Strong and Sustainable Resource Communities Bill 2016
Plain English Summary
Overview
This bill requires large mining and gas projects in Queensland to share the benefits with the regional towns near them. It bans future projects from staffing their entire operational workforce as fly-in fly-out (FIFO), makes it illegal to discriminate against local residents when hiring, and requires every project to do a social impact assessment. It also permanently bans underground coal gasification (UCG), a controversial gas-extraction method.
Who it affects
Residents of regional mining towns gain new job protections; mining and gas companies and their contractors face new hiring, recruitment-advertising and social impact rules; and UCG licence holders lose the ability to carry out gasification activities.
Jobs for regional communities
Large resource projects near a town of 200 or more people within 100 km cannot run a 100% FIFO operational workforce and cannot discriminate against locals during recruitment or sack a worker for moving into town.
- Future large mining and gas projects can't run 100% fly-in fly-out operational workforces where a regional town of 200+ people sits within 100 km
- Job ads that lock out local residents become an offence, with a maximum penalty of 400 penalty units (multiplied by five for companies)

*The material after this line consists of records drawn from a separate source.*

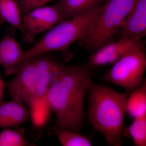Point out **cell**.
<instances>
[{
  "label": "cell",
  "instance_id": "1",
  "mask_svg": "<svg viewBox=\"0 0 146 146\" xmlns=\"http://www.w3.org/2000/svg\"><path fill=\"white\" fill-rule=\"evenodd\" d=\"M87 63L65 65L58 62L46 104L54 113L56 127L80 132L83 125L84 98L93 81Z\"/></svg>",
  "mask_w": 146,
  "mask_h": 146
},
{
  "label": "cell",
  "instance_id": "2",
  "mask_svg": "<svg viewBox=\"0 0 146 146\" xmlns=\"http://www.w3.org/2000/svg\"><path fill=\"white\" fill-rule=\"evenodd\" d=\"M88 118L92 127L101 133L108 145H122L127 95L92 81L88 92Z\"/></svg>",
  "mask_w": 146,
  "mask_h": 146
},
{
  "label": "cell",
  "instance_id": "3",
  "mask_svg": "<svg viewBox=\"0 0 146 146\" xmlns=\"http://www.w3.org/2000/svg\"><path fill=\"white\" fill-rule=\"evenodd\" d=\"M101 7L90 13L66 19L56 25L33 46L24 52L20 60L9 70V73L15 74L22 65L33 58L52 52L61 53L64 61L70 60L72 56L70 47L89 31Z\"/></svg>",
  "mask_w": 146,
  "mask_h": 146
},
{
  "label": "cell",
  "instance_id": "4",
  "mask_svg": "<svg viewBox=\"0 0 146 146\" xmlns=\"http://www.w3.org/2000/svg\"><path fill=\"white\" fill-rule=\"evenodd\" d=\"M136 0H106L89 31L79 40L80 46L93 53L114 40L117 32Z\"/></svg>",
  "mask_w": 146,
  "mask_h": 146
},
{
  "label": "cell",
  "instance_id": "5",
  "mask_svg": "<svg viewBox=\"0 0 146 146\" xmlns=\"http://www.w3.org/2000/svg\"><path fill=\"white\" fill-rule=\"evenodd\" d=\"M145 48L128 53L113 64L105 81L132 91L143 84L146 69Z\"/></svg>",
  "mask_w": 146,
  "mask_h": 146
},
{
  "label": "cell",
  "instance_id": "6",
  "mask_svg": "<svg viewBox=\"0 0 146 146\" xmlns=\"http://www.w3.org/2000/svg\"><path fill=\"white\" fill-rule=\"evenodd\" d=\"M13 78L6 83L11 98H18L30 110L34 105L37 85V71L34 58L22 65Z\"/></svg>",
  "mask_w": 146,
  "mask_h": 146
},
{
  "label": "cell",
  "instance_id": "7",
  "mask_svg": "<svg viewBox=\"0 0 146 146\" xmlns=\"http://www.w3.org/2000/svg\"><path fill=\"white\" fill-rule=\"evenodd\" d=\"M143 48H145V43L142 39L119 38L104 45L92 53L86 63L91 69L113 65L128 53Z\"/></svg>",
  "mask_w": 146,
  "mask_h": 146
},
{
  "label": "cell",
  "instance_id": "8",
  "mask_svg": "<svg viewBox=\"0 0 146 146\" xmlns=\"http://www.w3.org/2000/svg\"><path fill=\"white\" fill-rule=\"evenodd\" d=\"M64 20L54 5L34 9L23 16L24 27L35 37L36 35L50 30Z\"/></svg>",
  "mask_w": 146,
  "mask_h": 146
},
{
  "label": "cell",
  "instance_id": "9",
  "mask_svg": "<svg viewBox=\"0 0 146 146\" xmlns=\"http://www.w3.org/2000/svg\"><path fill=\"white\" fill-rule=\"evenodd\" d=\"M146 34V0H136L115 37L141 39Z\"/></svg>",
  "mask_w": 146,
  "mask_h": 146
},
{
  "label": "cell",
  "instance_id": "10",
  "mask_svg": "<svg viewBox=\"0 0 146 146\" xmlns=\"http://www.w3.org/2000/svg\"><path fill=\"white\" fill-rule=\"evenodd\" d=\"M47 54L33 57L37 68V85L35 101L31 110L36 106L39 102L44 101L46 103V96L52 82L58 62L48 56Z\"/></svg>",
  "mask_w": 146,
  "mask_h": 146
},
{
  "label": "cell",
  "instance_id": "11",
  "mask_svg": "<svg viewBox=\"0 0 146 146\" xmlns=\"http://www.w3.org/2000/svg\"><path fill=\"white\" fill-rule=\"evenodd\" d=\"M31 117L30 110L18 98L0 104V128L18 127Z\"/></svg>",
  "mask_w": 146,
  "mask_h": 146
},
{
  "label": "cell",
  "instance_id": "12",
  "mask_svg": "<svg viewBox=\"0 0 146 146\" xmlns=\"http://www.w3.org/2000/svg\"><path fill=\"white\" fill-rule=\"evenodd\" d=\"M0 17L4 23H8L18 29L24 41L28 44L33 43L35 37L24 27L18 0H0Z\"/></svg>",
  "mask_w": 146,
  "mask_h": 146
},
{
  "label": "cell",
  "instance_id": "13",
  "mask_svg": "<svg viewBox=\"0 0 146 146\" xmlns=\"http://www.w3.org/2000/svg\"><path fill=\"white\" fill-rule=\"evenodd\" d=\"M106 0H58L55 7L65 20L96 10Z\"/></svg>",
  "mask_w": 146,
  "mask_h": 146
},
{
  "label": "cell",
  "instance_id": "14",
  "mask_svg": "<svg viewBox=\"0 0 146 146\" xmlns=\"http://www.w3.org/2000/svg\"><path fill=\"white\" fill-rule=\"evenodd\" d=\"M24 51L13 36L6 34L0 42V66L5 72L13 67L23 54Z\"/></svg>",
  "mask_w": 146,
  "mask_h": 146
},
{
  "label": "cell",
  "instance_id": "15",
  "mask_svg": "<svg viewBox=\"0 0 146 146\" xmlns=\"http://www.w3.org/2000/svg\"><path fill=\"white\" fill-rule=\"evenodd\" d=\"M126 111L133 119L146 116V80L127 97Z\"/></svg>",
  "mask_w": 146,
  "mask_h": 146
},
{
  "label": "cell",
  "instance_id": "16",
  "mask_svg": "<svg viewBox=\"0 0 146 146\" xmlns=\"http://www.w3.org/2000/svg\"><path fill=\"white\" fill-rule=\"evenodd\" d=\"M50 132L63 146L92 145L90 138L81 135L79 132L54 126L50 129Z\"/></svg>",
  "mask_w": 146,
  "mask_h": 146
},
{
  "label": "cell",
  "instance_id": "17",
  "mask_svg": "<svg viewBox=\"0 0 146 146\" xmlns=\"http://www.w3.org/2000/svg\"><path fill=\"white\" fill-rule=\"evenodd\" d=\"M35 144L28 141L23 127L4 128L0 132V146H33Z\"/></svg>",
  "mask_w": 146,
  "mask_h": 146
},
{
  "label": "cell",
  "instance_id": "18",
  "mask_svg": "<svg viewBox=\"0 0 146 146\" xmlns=\"http://www.w3.org/2000/svg\"><path fill=\"white\" fill-rule=\"evenodd\" d=\"M125 133L133 140L135 146H146V116L135 118L133 121L125 129L123 134Z\"/></svg>",
  "mask_w": 146,
  "mask_h": 146
},
{
  "label": "cell",
  "instance_id": "19",
  "mask_svg": "<svg viewBox=\"0 0 146 146\" xmlns=\"http://www.w3.org/2000/svg\"><path fill=\"white\" fill-rule=\"evenodd\" d=\"M54 0H18L22 16L34 9L44 6Z\"/></svg>",
  "mask_w": 146,
  "mask_h": 146
},
{
  "label": "cell",
  "instance_id": "20",
  "mask_svg": "<svg viewBox=\"0 0 146 146\" xmlns=\"http://www.w3.org/2000/svg\"><path fill=\"white\" fill-rule=\"evenodd\" d=\"M6 87V83L4 81L0 75V104L2 103L3 99L4 93Z\"/></svg>",
  "mask_w": 146,
  "mask_h": 146
},
{
  "label": "cell",
  "instance_id": "21",
  "mask_svg": "<svg viewBox=\"0 0 146 146\" xmlns=\"http://www.w3.org/2000/svg\"><path fill=\"white\" fill-rule=\"evenodd\" d=\"M4 23V22H3L2 18L0 17V26L2 25Z\"/></svg>",
  "mask_w": 146,
  "mask_h": 146
}]
</instances>
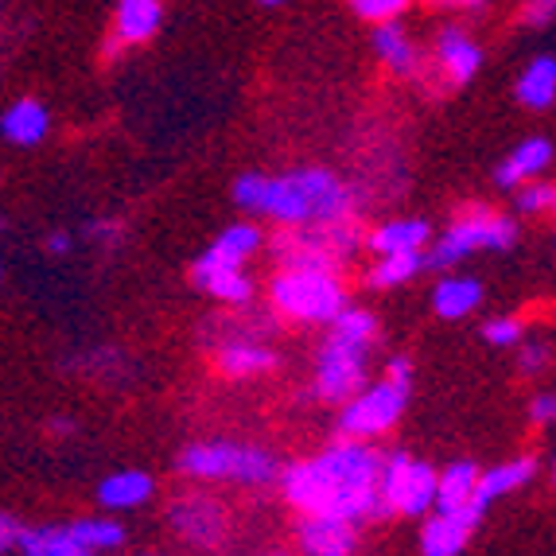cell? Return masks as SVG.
<instances>
[{"instance_id":"5b68a950","label":"cell","mask_w":556,"mask_h":556,"mask_svg":"<svg viewBox=\"0 0 556 556\" xmlns=\"http://www.w3.org/2000/svg\"><path fill=\"white\" fill-rule=\"evenodd\" d=\"M514 245H518V223L510 214L494 211L486 203H471L455 214V223L444 230V238L432 241V250L425 253V269L444 273L479 250L506 253Z\"/></svg>"},{"instance_id":"8992f818","label":"cell","mask_w":556,"mask_h":556,"mask_svg":"<svg viewBox=\"0 0 556 556\" xmlns=\"http://www.w3.org/2000/svg\"><path fill=\"white\" fill-rule=\"evenodd\" d=\"M273 312L292 324H331L346 307V285L327 269H277L269 285Z\"/></svg>"},{"instance_id":"7c38bea8","label":"cell","mask_w":556,"mask_h":556,"mask_svg":"<svg viewBox=\"0 0 556 556\" xmlns=\"http://www.w3.org/2000/svg\"><path fill=\"white\" fill-rule=\"evenodd\" d=\"M432 71L444 86H467L482 66V47L464 28H440L432 43Z\"/></svg>"},{"instance_id":"4316f807","label":"cell","mask_w":556,"mask_h":556,"mask_svg":"<svg viewBox=\"0 0 556 556\" xmlns=\"http://www.w3.org/2000/svg\"><path fill=\"white\" fill-rule=\"evenodd\" d=\"M20 556H90L66 526H39V529H20L16 541Z\"/></svg>"},{"instance_id":"3957f363","label":"cell","mask_w":556,"mask_h":556,"mask_svg":"<svg viewBox=\"0 0 556 556\" xmlns=\"http://www.w3.org/2000/svg\"><path fill=\"white\" fill-rule=\"evenodd\" d=\"M280 269H327L339 273L346 261L358 257L362 233L354 218L339 223H307V226H280L269 241Z\"/></svg>"},{"instance_id":"74e56055","label":"cell","mask_w":556,"mask_h":556,"mask_svg":"<svg viewBox=\"0 0 556 556\" xmlns=\"http://www.w3.org/2000/svg\"><path fill=\"white\" fill-rule=\"evenodd\" d=\"M20 521L12 518V514H0V556L9 553V548H16V541H20Z\"/></svg>"},{"instance_id":"f546056e","label":"cell","mask_w":556,"mask_h":556,"mask_svg":"<svg viewBox=\"0 0 556 556\" xmlns=\"http://www.w3.org/2000/svg\"><path fill=\"white\" fill-rule=\"evenodd\" d=\"M327 327H331V334H339V339L358 343V346H374V339H378V319H374V312H366V307L346 304Z\"/></svg>"},{"instance_id":"ffe728a7","label":"cell","mask_w":556,"mask_h":556,"mask_svg":"<svg viewBox=\"0 0 556 556\" xmlns=\"http://www.w3.org/2000/svg\"><path fill=\"white\" fill-rule=\"evenodd\" d=\"M428 241H432V226L425 218H393V223H381L370 233H362V245L374 257H386V253H425Z\"/></svg>"},{"instance_id":"4fadbf2b","label":"cell","mask_w":556,"mask_h":556,"mask_svg":"<svg viewBox=\"0 0 556 556\" xmlns=\"http://www.w3.org/2000/svg\"><path fill=\"white\" fill-rule=\"evenodd\" d=\"M482 521V510L475 502L459 506V510H444L432 514L420 529V553L425 556H459L471 541L475 526Z\"/></svg>"},{"instance_id":"2e32d148","label":"cell","mask_w":556,"mask_h":556,"mask_svg":"<svg viewBox=\"0 0 556 556\" xmlns=\"http://www.w3.org/2000/svg\"><path fill=\"white\" fill-rule=\"evenodd\" d=\"M296 545L304 556H354L358 526L343 518H304L296 529Z\"/></svg>"},{"instance_id":"7402d4cb","label":"cell","mask_w":556,"mask_h":556,"mask_svg":"<svg viewBox=\"0 0 556 556\" xmlns=\"http://www.w3.org/2000/svg\"><path fill=\"white\" fill-rule=\"evenodd\" d=\"M47 132H51V113L36 98H16L9 110L0 113V137L9 140V144L31 149V144L47 140Z\"/></svg>"},{"instance_id":"5bb4252c","label":"cell","mask_w":556,"mask_h":556,"mask_svg":"<svg viewBox=\"0 0 556 556\" xmlns=\"http://www.w3.org/2000/svg\"><path fill=\"white\" fill-rule=\"evenodd\" d=\"M214 366L226 378H261V374L277 370V351L261 343L257 334H233L214 346Z\"/></svg>"},{"instance_id":"52a82bcc","label":"cell","mask_w":556,"mask_h":556,"mask_svg":"<svg viewBox=\"0 0 556 556\" xmlns=\"http://www.w3.org/2000/svg\"><path fill=\"white\" fill-rule=\"evenodd\" d=\"M437 498V467H428L425 459H413L408 452L381 455L378 471V502L381 518H425Z\"/></svg>"},{"instance_id":"d590c367","label":"cell","mask_w":556,"mask_h":556,"mask_svg":"<svg viewBox=\"0 0 556 556\" xmlns=\"http://www.w3.org/2000/svg\"><path fill=\"white\" fill-rule=\"evenodd\" d=\"M553 417H556V397H553V393H538V397L529 401V420H533V425L548 428V425H553Z\"/></svg>"},{"instance_id":"9c48e42d","label":"cell","mask_w":556,"mask_h":556,"mask_svg":"<svg viewBox=\"0 0 556 556\" xmlns=\"http://www.w3.org/2000/svg\"><path fill=\"white\" fill-rule=\"evenodd\" d=\"M366 354L370 346L346 343L339 334H327L324 346L316 354V381L312 393L327 405H343L366 386Z\"/></svg>"},{"instance_id":"cb8c5ba5","label":"cell","mask_w":556,"mask_h":556,"mask_svg":"<svg viewBox=\"0 0 556 556\" xmlns=\"http://www.w3.org/2000/svg\"><path fill=\"white\" fill-rule=\"evenodd\" d=\"M482 304V285L475 277H440L437 292H432V307L440 319H467L475 307Z\"/></svg>"},{"instance_id":"6da1fadb","label":"cell","mask_w":556,"mask_h":556,"mask_svg":"<svg viewBox=\"0 0 556 556\" xmlns=\"http://www.w3.org/2000/svg\"><path fill=\"white\" fill-rule=\"evenodd\" d=\"M381 452L366 440H334L312 459L280 467V491L304 518H343L362 521L381 518L378 502Z\"/></svg>"},{"instance_id":"8fae6325","label":"cell","mask_w":556,"mask_h":556,"mask_svg":"<svg viewBox=\"0 0 556 556\" xmlns=\"http://www.w3.org/2000/svg\"><path fill=\"white\" fill-rule=\"evenodd\" d=\"M164 24V0H117L113 12V36L102 43V59L113 63L121 51L149 43Z\"/></svg>"},{"instance_id":"60d3db41","label":"cell","mask_w":556,"mask_h":556,"mask_svg":"<svg viewBox=\"0 0 556 556\" xmlns=\"http://www.w3.org/2000/svg\"><path fill=\"white\" fill-rule=\"evenodd\" d=\"M43 250L51 253V257H63V253H71V233H66V230H55V233H47Z\"/></svg>"},{"instance_id":"836d02e7","label":"cell","mask_w":556,"mask_h":556,"mask_svg":"<svg viewBox=\"0 0 556 556\" xmlns=\"http://www.w3.org/2000/svg\"><path fill=\"white\" fill-rule=\"evenodd\" d=\"M553 16H556V0H526L521 4V24L526 28H548L553 24Z\"/></svg>"},{"instance_id":"b9f144b4","label":"cell","mask_w":556,"mask_h":556,"mask_svg":"<svg viewBox=\"0 0 556 556\" xmlns=\"http://www.w3.org/2000/svg\"><path fill=\"white\" fill-rule=\"evenodd\" d=\"M257 4H265V9H277V4H285V0H257Z\"/></svg>"},{"instance_id":"e0dca14e","label":"cell","mask_w":556,"mask_h":556,"mask_svg":"<svg viewBox=\"0 0 556 556\" xmlns=\"http://www.w3.org/2000/svg\"><path fill=\"white\" fill-rule=\"evenodd\" d=\"M374 55L378 63L397 78H417L425 71V55H420V47L413 43L405 28H401V20L393 24H374Z\"/></svg>"},{"instance_id":"ab89813d","label":"cell","mask_w":556,"mask_h":556,"mask_svg":"<svg viewBox=\"0 0 556 556\" xmlns=\"http://www.w3.org/2000/svg\"><path fill=\"white\" fill-rule=\"evenodd\" d=\"M428 9H440V12H479L486 9V0H425Z\"/></svg>"},{"instance_id":"8d00e7d4","label":"cell","mask_w":556,"mask_h":556,"mask_svg":"<svg viewBox=\"0 0 556 556\" xmlns=\"http://www.w3.org/2000/svg\"><path fill=\"white\" fill-rule=\"evenodd\" d=\"M86 238L98 241V245H117V241H121V223H113V218H105V223H90V226H86Z\"/></svg>"},{"instance_id":"f35d334b","label":"cell","mask_w":556,"mask_h":556,"mask_svg":"<svg viewBox=\"0 0 556 556\" xmlns=\"http://www.w3.org/2000/svg\"><path fill=\"white\" fill-rule=\"evenodd\" d=\"M386 378L397 381V386H413V362H408L405 354L390 358V362H386Z\"/></svg>"},{"instance_id":"4dcf8cb0","label":"cell","mask_w":556,"mask_h":556,"mask_svg":"<svg viewBox=\"0 0 556 556\" xmlns=\"http://www.w3.org/2000/svg\"><path fill=\"white\" fill-rule=\"evenodd\" d=\"M553 203H556V187L548 184L545 176L514 187V206H518V214H548Z\"/></svg>"},{"instance_id":"44dd1931","label":"cell","mask_w":556,"mask_h":556,"mask_svg":"<svg viewBox=\"0 0 556 556\" xmlns=\"http://www.w3.org/2000/svg\"><path fill=\"white\" fill-rule=\"evenodd\" d=\"M538 475V459L533 455H518V459H506V464L491 467V471H479V482H475V506L486 514V506L498 498H510L526 486L529 479Z\"/></svg>"},{"instance_id":"ba28073f","label":"cell","mask_w":556,"mask_h":556,"mask_svg":"<svg viewBox=\"0 0 556 556\" xmlns=\"http://www.w3.org/2000/svg\"><path fill=\"white\" fill-rule=\"evenodd\" d=\"M408 405V386L381 378L378 386H362L351 401H343V413H339V432L346 440H370L386 437L393 425L401 420Z\"/></svg>"},{"instance_id":"83f0119b","label":"cell","mask_w":556,"mask_h":556,"mask_svg":"<svg viewBox=\"0 0 556 556\" xmlns=\"http://www.w3.org/2000/svg\"><path fill=\"white\" fill-rule=\"evenodd\" d=\"M71 538L78 541V545L86 548V553H113V548L125 545V526H121L117 518H110V514H98V518H78L71 521Z\"/></svg>"},{"instance_id":"277c9868","label":"cell","mask_w":556,"mask_h":556,"mask_svg":"<svg viewBox=\"0 0 556 556\" xmlns=\"http://www.w3.org/2000/svg\"><path fill=\"white\" fill-rule=\"evenodd\" d=\"M179 475L195 482H238V486H265L280 475L277 455L233 440H199L179 452Z\"/></svg>"},{"instance_id":"603a6c76","label":"cell","mask_w":556,"mask_h":556,"mask_svg":"<svg viewBox=\"0 0 556 556\" xmlns=\"http://www.w3.org/2000/svg\"><path fill=\"white\" fill-rule=\"evenodd\" d=\"M261 245H265V233H261V226L233 223V226H226V230L218 233L211 245H206L203 257L218 261V265H238V269H245V261H250Z\"/></svg>"},{"instance_id":"d4e9b609","label":"cell","mask_w":556,"mask_h":556,"mask_svg":"<svg viewBox=\"0 0 556 556\" xmlns=\"http://www.w3.org/2000/svg\"><path fill=\"white\" fill-rule=\"evenodd\" d=\"M475 482H479V467L471 459H455L452 467L437 471V498H432V510H459L475 498Z\"/></svg>"},{"instance_id":"d6986e66","label":"cell","mask_w":556,"mask_h":556,"mask_svg":"<svg viewBox=\"0 0 556 556\" xmlns=\"http://www.w3.org/2000/svg\"><path fill=\"white\" fill-rule=\"evenodd\" d=\"M152 494H156V479L149 471H137V467H125V471H113L98 482V502H102L105 514L121 510H140L149 506Z\"/></svg>"},{"instance_id":"7a4b0ae2","label":"cell","mask_w":556,"mask_h":556,"mask_svg":"<svg viewBox=\"0 0 556 556\" xmlns=\"http://www.w3.org/2000/svg\"><path fill=\"white\" fill-rule=\"evenodd\" d=\"M233 203L245 214L273 218L277 226L354 218V191L327 167H292L285 176L245 172L233 184Z\"/></svg>"},{"instance_id":"ac0fdd59","label":"cell","mask_w":556,"mask_h":556,"mask_svg":"<svg viewBox=\"0 0 556 556\" xmlns=\"http://www.w3.org/2000/svg\"><path fill=\"white\" fill-rule=\"evenodd\" d=\"M553 167V140L548 137H529L521 140L510 156L502 160L498 172H494V184L502 191H514V187L529 184V179H541Z\"/></svg>"},{"instance_id":"d6a6232c","label":"cell","mask_w":556,"mask_h":556,"mask_svg":"<svg viewBox=\"0 0 556 556\" xmlns=\"http://www.w3.org/2000/svg\"><path fill=\"white\" fill-rule=\"evenodd\" d=\"M482 339H486L491 346H521V339H526V324H521L518 316H498L482 327Z\"/></svg>"},{"instance_id":"484cf974","label":"cell","mask_w":556,"mask_h":556,"mask_svg":"<svg viewBox=\"0 0 556 556\" xmlns=\"http://www.w3.org/2000/svg\"><path fill=\"white\" fill-rule=\"evenodd\" d=\"M518 102L526 105V110H548L556 98V63L553 55H538L533 63L521 71L518 78Z\"/></svg>"},{"instance_id":"f1b7e54d","label":"cell","mask_w":556,"mask_h":556,"mask_svg":"<svg viewBox=\"0 0 556 556\" xmlns=\"http://www.w3.org/2000/svg\"><path fill=\"white\" fill-rule=\"evenodd\" d=\"M420 269H425V253H386V257H378L370 265L366 285L370 288H397V285H408Z\"/></svg>"},{"instance_id":"30bf717a","label":"cell","mask_w":556,"mask_h":556,"mask_svg":"<svg viewBox=\"0 0 556 556\" xmlns=\"http://www.w3.org/2000/svg\"><path fill=\"white\" fill-rule=\"evenodd\" d=\"M167 526L176 529V538L191 548H218L230 533V514L214 494L184 491L167 506Z\"/></svg>"},{"instance_id":"1f68e13d","label":"cell","mask_w":556,"mask_h":556,"mask_svg":"<svg viewBox=\"0 0 556 556\" xmlns=\"http://www.w3.org/2000/svg\"><path fill=\"white\" fill-rule=\"evenodd\" d=\"M413 0H351V12L366 24H393L408 12Z\"/></svg>"},{"instance_id":"e575fe53","label":"cell","mask_w":556,"mask_h":556,"mask_svg":"<svg viewBox=\"0 0 556 556\" xmlns=\"http://www.w3.org/2000/svg\"><path fill=\"white\" fill-rule=\"evenodd\" d=\"M548 366V343L541 339V343H526L521 346V370L526 374H541Z\"/></svg>"},{"instance_id":"9a60e30c","label":"cell","mask_w":556,"mask_h":556,"mask_svg":"<svg viewBox=\"0 0 556 556\" xmlns=\"http://www.w3.org/2000/svg\"><path fill=\"white\" fill-rule=\"evenodd\" d=\"M191 280H195L199 292H206V296H214L218 304H226V307H245L253 300L250 273L238 269V265H218V261H206L203 253H199L195 265H191Z\"/></svg>"}]
</instances>
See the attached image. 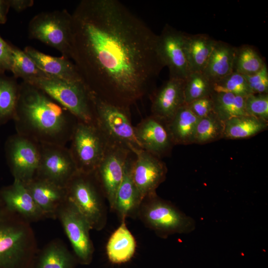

- Project owners and principal contractors can be jointly sued for discriminating against local job applicants in the Anti-Discrimination Commission
- Workers can't be sacked for moving out of a FIFO camp into a nearby town and driving to work
Social impact assessments
Every large resource project must prepare a social impact assessment as part of its environmental impact statement, covering community engagement, workforce, housing, local procurement and community wellbeing. The Coordinator-General can set enforceable social conditions on the project.
- Mandatory social impact assessment for every large resource project's EIS
- Local councils must be consulted when the SIA is prepared
- Coordinator-General gets new powers to set enforceable social conditions on projects approved under the Environmental Protection Act 1994
- Land Court and Planning and Environment Court can't review these social conditions
Ban on underground coal gasification
The Mineral Resources Act 1989 is amended to prohibit all UCG and in situ oil shale gasification activities in Queensland. Existing licence holders can only carry out rehabilitation, and the Minister can waive rent and reporting obligations for rehabilitation-only licences.
- Permanent ban on underground coal gasification (mineral (f) activity) in Queensland
- No new UCG mining leases or licences can be granted
- Existing licence holders can still do environmental rehabilitation, monitoring and decommissioning
- The Minister can waive rent and other obligations for rehabilitation-only licences
Bill Journey
▸Committee8 Nov 2016View Hansard
Referred to Infrastructure, Planning and Natural Resources Committee
The Infrastructure, Planning and Natural Resources Committee recommended the bill be passed and made seven recommendations, several of which proposed expanding the bill's scope to cover all resource projects regardless of size or commencement date. The committee held extensive public hearings across regional Queensland including Emerald, Middlemount, Moranbah, Mackay, Rockhampton, and Mount Isa. The government supported or partially supported most recommendations, agreeing to expand the 100 per cent fly-in fly-out prohibition to existing large resource projects.
Key findings (5)
- The bill addressed the committee's earlier bipartisan recommendations from its inquiry into fly-in fly-out and long distance commuting work practices in regional Queensland
- The committee recommended expanding the definition of 'nearby regional community' to remove the 100km radius and leave it to the Coordinator-General's discretion, though the government instead amended the radius to 125km
- The committee recommended extending the 100 per cent FIFO prohibition and anti-discrimination provisions to all resource projects regardless of size or commencement date, which the government partially supported for large projects only
- Regional communities, local governments, and unions strongly supported the bill, while the resources industry raised concerns about regulatory burden
- The committee accepted the reverse onus of proof provisions as necessary to address 'postcode discrimination' against local residents in resource project recruitment
Recommendations (7)
- The committee recommends the Strong and Sustainable Resource Communities Bill 2016 be passed.
- The committee recommends the definition of 'nearby regional community' be amended to omit the 100km radius and leave to the discretion of the Coordinator-General with input from local government, unions, and other stakeholders.
- The committee recommends the definition of 'nearby regional community' be amended to make it clear that the Coordinator-General may decide that a town with a population of 200 people or less is a 'nearby regional community'.
- The committee recommends the scope of the bill be amended to cover all resource projects in the vicinity of a nearby regional community, regardless of the size of the resource project or the date of its commencement.
- The committee recommends that the prohibition on 100 per cent fly-in fly-out workers be amended, with appropriate transitional provisions, to extend to all resource projects regardless of size and to all current and future projects.
- The committee recommends that clauses 8 and 19 be amended to apply anti-discrimination provisions to all resource projects that have a nearby regional community, regardless of size or date of commencement.
- The committee recommends that clause 9(4) be amended to require the Coordinator-General to make a guideline stating the details that must be included in a social impact assessment.